5. You have planning rights. You are always within your right to say that a specific time is bad for a campus interview. You should try to be accommodating, yes, but committees nearly always have other slots, or should. If it’s really bad timing, you can say so.
6. Rest and sleep. Benadryl: use it. Perhaps every night. You can’t afford not to sleep. Make yourself sleep. Similarly, look at your schedule, know when you’ll have a break, and be ready to use it. These things can be remarkably tiring. They can at times be physically taxing, with lots of walking around, and with your larynx always at work. But they are also psychologically taxing, as you’re not only trying to read the reactions of everyone you’re talking to; you’re also trying to decide if you actually like the place yourself. In 2010, when I wrote the first version of this post, I wrote, “I know of nothing more absolutely tiring than the academic job interview”; I’ve since had a kid and thus found that sentence cute, but outside of childcare, the statement stands. Your mind moves at about ten times normal pace, which takes its toll quickly, and those little 15 minute segments when you’re allowed to sit alone in between meetings are golden, so take them. Any time you can go to the toilet, do, even if only to sit and breathe slowly, or to munch a granola or protein bar (bring one or two) in case they underfeed you.

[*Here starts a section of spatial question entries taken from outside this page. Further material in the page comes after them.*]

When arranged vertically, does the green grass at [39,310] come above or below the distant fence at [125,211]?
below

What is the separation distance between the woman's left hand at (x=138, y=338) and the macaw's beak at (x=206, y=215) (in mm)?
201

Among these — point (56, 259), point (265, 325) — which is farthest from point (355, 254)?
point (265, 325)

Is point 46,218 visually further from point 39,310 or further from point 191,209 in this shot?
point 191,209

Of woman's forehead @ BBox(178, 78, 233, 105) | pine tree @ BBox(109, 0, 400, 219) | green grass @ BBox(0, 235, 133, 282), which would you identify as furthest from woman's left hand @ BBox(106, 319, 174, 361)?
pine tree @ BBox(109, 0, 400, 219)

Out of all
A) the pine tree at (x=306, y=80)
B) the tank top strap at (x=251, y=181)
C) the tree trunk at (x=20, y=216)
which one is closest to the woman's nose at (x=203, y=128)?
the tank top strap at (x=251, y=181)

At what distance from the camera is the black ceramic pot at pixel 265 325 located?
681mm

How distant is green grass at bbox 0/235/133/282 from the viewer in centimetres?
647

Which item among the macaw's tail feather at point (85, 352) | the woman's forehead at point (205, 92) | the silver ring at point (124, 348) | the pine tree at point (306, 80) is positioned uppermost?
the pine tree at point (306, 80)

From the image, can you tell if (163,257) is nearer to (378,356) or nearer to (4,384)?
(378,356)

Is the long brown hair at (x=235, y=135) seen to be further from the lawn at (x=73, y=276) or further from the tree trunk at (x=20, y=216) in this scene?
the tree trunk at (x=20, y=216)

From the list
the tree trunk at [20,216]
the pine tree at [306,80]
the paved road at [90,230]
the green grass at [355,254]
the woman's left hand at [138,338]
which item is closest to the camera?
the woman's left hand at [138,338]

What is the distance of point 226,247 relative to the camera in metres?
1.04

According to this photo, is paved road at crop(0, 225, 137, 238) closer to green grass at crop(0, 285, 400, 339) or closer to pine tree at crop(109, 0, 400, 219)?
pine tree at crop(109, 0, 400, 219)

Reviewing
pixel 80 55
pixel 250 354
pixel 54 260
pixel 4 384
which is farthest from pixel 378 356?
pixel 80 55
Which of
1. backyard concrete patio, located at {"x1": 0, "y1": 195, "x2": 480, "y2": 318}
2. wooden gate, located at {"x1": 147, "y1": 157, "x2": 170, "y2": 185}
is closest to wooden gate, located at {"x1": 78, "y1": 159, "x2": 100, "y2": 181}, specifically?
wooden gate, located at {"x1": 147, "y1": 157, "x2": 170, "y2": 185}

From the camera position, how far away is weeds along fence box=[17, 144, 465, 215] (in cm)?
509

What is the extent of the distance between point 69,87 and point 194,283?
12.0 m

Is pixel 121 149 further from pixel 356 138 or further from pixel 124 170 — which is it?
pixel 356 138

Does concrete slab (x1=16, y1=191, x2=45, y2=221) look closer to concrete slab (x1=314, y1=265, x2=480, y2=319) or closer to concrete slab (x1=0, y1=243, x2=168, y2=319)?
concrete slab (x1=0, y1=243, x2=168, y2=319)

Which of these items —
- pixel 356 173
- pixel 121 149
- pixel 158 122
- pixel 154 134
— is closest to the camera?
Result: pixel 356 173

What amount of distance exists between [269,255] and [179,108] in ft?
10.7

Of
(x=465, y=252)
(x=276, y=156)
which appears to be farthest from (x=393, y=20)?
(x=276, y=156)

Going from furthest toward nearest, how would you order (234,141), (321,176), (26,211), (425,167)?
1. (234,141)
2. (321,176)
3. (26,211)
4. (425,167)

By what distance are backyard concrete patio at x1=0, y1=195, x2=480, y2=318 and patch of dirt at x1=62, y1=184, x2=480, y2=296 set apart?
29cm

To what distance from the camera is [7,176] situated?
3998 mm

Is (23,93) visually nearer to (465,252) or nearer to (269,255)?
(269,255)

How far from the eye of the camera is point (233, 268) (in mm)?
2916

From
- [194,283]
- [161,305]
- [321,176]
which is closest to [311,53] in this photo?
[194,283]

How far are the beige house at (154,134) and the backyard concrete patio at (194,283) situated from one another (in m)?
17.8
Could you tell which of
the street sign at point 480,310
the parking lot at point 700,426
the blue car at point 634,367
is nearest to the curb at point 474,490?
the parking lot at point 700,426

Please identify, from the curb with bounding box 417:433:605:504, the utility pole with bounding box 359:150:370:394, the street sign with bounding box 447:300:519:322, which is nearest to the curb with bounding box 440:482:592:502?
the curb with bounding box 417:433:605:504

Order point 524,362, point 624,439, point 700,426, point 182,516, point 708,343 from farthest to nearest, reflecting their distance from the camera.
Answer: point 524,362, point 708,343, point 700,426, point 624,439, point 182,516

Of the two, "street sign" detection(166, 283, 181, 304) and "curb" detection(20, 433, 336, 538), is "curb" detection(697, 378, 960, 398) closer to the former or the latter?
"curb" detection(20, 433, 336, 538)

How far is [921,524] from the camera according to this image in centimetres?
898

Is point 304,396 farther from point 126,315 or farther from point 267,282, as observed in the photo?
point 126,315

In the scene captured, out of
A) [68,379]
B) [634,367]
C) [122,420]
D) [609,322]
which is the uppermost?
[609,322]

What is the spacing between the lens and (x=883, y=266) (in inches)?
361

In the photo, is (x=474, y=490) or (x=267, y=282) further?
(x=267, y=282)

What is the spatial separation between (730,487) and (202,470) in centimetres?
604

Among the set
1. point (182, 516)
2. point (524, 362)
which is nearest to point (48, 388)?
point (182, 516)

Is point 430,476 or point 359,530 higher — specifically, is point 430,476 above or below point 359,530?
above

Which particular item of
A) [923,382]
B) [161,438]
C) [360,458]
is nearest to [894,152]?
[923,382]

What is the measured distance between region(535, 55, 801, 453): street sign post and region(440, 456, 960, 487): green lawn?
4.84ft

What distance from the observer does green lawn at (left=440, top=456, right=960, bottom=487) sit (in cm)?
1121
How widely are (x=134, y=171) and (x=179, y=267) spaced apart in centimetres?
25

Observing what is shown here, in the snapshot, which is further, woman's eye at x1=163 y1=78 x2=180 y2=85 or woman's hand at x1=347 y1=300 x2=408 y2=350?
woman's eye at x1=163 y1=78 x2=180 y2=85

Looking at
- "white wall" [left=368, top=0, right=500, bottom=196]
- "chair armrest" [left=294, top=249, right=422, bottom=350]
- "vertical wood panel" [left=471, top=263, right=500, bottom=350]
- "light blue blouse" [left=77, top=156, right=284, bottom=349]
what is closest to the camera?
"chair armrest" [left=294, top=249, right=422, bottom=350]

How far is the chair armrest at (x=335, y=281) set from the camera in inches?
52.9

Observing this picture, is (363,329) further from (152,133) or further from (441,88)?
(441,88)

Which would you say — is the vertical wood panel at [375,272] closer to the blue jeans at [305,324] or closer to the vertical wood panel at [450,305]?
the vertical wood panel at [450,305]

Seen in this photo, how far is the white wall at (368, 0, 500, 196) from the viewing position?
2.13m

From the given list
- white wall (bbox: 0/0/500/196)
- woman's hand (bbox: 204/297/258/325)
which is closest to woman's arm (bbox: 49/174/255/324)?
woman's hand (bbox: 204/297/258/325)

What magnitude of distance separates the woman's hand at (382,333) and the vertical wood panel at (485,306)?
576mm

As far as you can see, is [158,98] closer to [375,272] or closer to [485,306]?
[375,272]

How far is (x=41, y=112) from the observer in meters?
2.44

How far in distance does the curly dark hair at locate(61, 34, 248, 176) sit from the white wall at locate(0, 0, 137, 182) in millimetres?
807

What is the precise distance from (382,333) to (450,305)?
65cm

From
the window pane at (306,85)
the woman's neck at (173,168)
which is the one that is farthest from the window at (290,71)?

7. Know your schedule. Get a schedule of the visit beforehand. Some places are really bad about this, but gently pushing them is wise. You shouldn’t be blindsided as was I in BJIU; you should know what’s coming up. If you’re a vegetarian, let the committee know beforehand (they may forget or be too oblivious to ask), rather than end up in a chop house for dinner eating the side salad. Etc. They may also ask if there are other things you want to do while there. Always ask for a little time to explore the town if you can. They will only be impressed by this, and it’s wise for you. You’ll likely be so swept up by “do they like me? Do they like me?” thoughts for most of the interview, along with the stress that goes with that, but an hour to look at neighborhoods, the main street, or whatever can help shift you to “do I like this place?” which in turn will make you feel a little less under the microscope for a while. (Don’t overdo this, though: the committee isn’t likely to be fond of paying for your holiday, so don’t ask for a full day or anything like that).
8. Give a fantastic job talk, and nail the questions. As a corollary of the above point, make sure you know the parameters for the talk. Know exactly how long you should speak, and how long you’ll have for questions. Ask around, if possible, to find out what the department’s job talk culture is like – some don’t ask many questions, some come alive during the questions, etc.
As for the talk itself, first off, prepare. Really know it. The department use this to see how you’ll perform at conferences, how you’ll do in front of students, and how you hold up under pressure, so a bad performance is decimating. By contrast, a good performance can send shockwaves around the department. Don’t take it lightly, and don’t be a fool and prepare it last minute. Start early, so that it’s second nature when you go. Don’t wait till you get the invitation, either: know what you’ll talk about now, plan out some details, and then adapt to time length later. That preparation is all the more important if you’re an ABD: departments will be keen to see signs of confidence in your academic skin.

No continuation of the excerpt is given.